> [EXERCISE PROMPT]
Please locate and copy each line below that contains the string "instances", treating uppercase and lowercase as different.

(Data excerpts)

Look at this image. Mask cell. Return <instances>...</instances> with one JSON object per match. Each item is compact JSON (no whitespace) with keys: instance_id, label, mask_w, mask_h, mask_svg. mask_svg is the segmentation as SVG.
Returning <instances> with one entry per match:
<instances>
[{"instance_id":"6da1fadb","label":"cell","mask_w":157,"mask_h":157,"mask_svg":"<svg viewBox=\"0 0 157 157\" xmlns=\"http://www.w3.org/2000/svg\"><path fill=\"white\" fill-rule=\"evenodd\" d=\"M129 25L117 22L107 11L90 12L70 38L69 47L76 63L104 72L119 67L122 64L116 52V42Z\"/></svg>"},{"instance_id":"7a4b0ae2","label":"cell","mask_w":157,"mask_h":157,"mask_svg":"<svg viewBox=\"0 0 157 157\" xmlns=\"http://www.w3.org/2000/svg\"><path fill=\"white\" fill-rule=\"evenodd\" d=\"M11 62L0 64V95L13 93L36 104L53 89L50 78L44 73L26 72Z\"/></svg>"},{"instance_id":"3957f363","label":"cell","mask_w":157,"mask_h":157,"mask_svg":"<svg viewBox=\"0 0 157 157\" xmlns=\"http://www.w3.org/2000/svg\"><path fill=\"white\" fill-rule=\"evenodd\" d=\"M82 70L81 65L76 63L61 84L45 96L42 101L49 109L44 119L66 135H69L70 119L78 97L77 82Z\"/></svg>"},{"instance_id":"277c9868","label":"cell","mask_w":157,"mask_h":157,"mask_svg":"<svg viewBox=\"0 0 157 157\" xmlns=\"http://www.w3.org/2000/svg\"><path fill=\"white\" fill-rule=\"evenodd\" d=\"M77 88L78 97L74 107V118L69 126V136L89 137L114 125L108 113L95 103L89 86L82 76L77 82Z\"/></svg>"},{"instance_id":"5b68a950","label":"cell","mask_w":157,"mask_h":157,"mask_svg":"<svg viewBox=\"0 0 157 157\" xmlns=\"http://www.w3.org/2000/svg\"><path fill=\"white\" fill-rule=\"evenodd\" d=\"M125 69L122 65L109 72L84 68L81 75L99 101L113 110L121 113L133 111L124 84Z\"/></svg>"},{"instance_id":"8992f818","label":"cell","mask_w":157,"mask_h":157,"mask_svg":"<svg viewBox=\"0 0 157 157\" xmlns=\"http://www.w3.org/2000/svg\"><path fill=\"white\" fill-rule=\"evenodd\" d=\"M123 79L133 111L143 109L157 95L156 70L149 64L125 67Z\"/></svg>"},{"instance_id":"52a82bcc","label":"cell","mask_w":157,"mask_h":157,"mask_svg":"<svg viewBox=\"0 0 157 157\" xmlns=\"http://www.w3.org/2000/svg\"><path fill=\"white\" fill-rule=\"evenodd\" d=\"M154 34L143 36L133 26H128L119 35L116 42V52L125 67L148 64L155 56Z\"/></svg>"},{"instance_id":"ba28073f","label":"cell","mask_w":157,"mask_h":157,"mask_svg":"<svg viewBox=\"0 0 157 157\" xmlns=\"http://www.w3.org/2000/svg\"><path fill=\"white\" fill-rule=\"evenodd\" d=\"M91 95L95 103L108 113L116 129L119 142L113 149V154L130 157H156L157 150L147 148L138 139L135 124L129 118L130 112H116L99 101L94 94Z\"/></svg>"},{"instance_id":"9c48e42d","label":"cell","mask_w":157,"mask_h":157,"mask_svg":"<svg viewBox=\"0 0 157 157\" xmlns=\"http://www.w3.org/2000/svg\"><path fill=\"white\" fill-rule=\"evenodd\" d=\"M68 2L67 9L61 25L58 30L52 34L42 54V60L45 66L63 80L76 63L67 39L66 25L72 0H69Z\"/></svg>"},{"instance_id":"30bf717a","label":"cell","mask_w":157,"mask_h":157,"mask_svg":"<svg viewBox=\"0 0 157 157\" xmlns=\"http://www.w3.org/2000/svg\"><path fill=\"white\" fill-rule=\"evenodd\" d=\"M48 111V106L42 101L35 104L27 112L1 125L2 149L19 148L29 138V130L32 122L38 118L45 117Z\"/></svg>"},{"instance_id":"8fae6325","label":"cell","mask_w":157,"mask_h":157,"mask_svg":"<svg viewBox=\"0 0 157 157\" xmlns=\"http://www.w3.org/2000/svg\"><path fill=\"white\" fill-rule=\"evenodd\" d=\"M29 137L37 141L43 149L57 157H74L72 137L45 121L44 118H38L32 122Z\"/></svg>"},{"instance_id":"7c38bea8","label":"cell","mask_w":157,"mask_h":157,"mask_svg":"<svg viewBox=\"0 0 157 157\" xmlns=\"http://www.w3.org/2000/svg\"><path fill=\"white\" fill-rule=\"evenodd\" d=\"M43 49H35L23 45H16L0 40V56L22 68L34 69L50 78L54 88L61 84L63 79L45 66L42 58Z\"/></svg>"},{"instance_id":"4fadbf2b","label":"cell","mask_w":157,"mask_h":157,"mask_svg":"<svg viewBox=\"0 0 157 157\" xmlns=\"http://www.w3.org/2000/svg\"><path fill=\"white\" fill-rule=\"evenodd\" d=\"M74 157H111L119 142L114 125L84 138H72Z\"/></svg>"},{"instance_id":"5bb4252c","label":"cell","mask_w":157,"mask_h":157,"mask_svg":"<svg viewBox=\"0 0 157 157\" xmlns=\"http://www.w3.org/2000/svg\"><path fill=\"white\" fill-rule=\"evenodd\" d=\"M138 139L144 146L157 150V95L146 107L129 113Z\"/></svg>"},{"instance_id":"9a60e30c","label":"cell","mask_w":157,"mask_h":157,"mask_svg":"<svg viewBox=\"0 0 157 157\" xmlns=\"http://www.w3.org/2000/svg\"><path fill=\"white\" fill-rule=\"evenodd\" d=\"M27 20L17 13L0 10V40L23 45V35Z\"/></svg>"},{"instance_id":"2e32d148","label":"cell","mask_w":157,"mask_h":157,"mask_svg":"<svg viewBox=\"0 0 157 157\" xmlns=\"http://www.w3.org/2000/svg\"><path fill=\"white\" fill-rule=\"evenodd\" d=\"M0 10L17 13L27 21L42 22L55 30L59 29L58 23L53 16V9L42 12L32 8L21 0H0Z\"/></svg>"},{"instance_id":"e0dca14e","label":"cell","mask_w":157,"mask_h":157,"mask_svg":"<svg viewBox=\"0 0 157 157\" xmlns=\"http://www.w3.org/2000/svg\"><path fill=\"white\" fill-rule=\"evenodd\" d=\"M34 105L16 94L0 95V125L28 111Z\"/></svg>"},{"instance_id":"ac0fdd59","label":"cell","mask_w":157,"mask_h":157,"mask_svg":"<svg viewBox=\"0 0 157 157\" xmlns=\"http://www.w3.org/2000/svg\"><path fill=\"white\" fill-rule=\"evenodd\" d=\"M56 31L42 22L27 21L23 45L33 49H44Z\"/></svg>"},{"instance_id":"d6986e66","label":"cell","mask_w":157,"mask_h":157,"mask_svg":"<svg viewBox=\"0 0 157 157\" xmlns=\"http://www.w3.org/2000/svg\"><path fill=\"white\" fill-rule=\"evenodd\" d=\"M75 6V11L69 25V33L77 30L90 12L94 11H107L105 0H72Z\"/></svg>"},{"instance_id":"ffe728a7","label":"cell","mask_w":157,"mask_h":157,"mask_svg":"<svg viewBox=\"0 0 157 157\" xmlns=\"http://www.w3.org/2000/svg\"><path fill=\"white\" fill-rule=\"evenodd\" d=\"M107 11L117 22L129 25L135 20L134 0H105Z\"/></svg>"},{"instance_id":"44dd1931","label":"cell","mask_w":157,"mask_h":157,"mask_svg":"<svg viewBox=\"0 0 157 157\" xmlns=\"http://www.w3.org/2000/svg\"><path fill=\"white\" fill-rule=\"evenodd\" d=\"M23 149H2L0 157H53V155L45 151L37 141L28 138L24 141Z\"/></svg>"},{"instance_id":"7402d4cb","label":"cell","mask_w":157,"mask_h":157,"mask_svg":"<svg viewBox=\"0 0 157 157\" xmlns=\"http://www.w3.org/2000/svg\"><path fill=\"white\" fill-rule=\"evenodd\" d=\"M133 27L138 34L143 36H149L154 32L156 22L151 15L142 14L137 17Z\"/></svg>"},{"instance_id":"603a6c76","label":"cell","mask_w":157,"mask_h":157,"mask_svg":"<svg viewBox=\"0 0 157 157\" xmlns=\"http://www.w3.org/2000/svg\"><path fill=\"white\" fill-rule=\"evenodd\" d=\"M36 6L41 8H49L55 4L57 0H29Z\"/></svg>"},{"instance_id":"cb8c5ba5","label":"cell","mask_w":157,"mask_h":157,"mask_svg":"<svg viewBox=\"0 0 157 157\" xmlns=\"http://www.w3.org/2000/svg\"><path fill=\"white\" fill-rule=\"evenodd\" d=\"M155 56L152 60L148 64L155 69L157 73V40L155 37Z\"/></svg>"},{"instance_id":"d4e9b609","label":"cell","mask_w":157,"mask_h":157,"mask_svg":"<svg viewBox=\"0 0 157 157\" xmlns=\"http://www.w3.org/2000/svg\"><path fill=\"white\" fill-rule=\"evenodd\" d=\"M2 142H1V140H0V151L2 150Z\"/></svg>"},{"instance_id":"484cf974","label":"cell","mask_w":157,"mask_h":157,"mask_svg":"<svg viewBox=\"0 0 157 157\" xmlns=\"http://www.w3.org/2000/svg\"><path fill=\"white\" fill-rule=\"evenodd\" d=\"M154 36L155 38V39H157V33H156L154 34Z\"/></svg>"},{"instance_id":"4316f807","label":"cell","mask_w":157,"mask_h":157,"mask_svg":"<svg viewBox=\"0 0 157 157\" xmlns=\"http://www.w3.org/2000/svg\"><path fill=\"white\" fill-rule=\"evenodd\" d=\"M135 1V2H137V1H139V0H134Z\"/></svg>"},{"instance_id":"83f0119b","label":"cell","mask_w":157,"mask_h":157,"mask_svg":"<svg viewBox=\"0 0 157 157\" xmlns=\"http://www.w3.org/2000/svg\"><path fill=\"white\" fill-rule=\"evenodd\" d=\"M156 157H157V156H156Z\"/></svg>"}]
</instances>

> [EXERCISE OUTPUT]
Look at this image. Mask cell. Return <instances>...</instances> with one JSON object per match. Each item is compact JSON (no whitespace) with keys: instance_id, label, mask_w, mask_h, mask_svg. mask_svg is the segmentation as SVG.
Returning <instances> with one entry per match:
<instances>
</instances>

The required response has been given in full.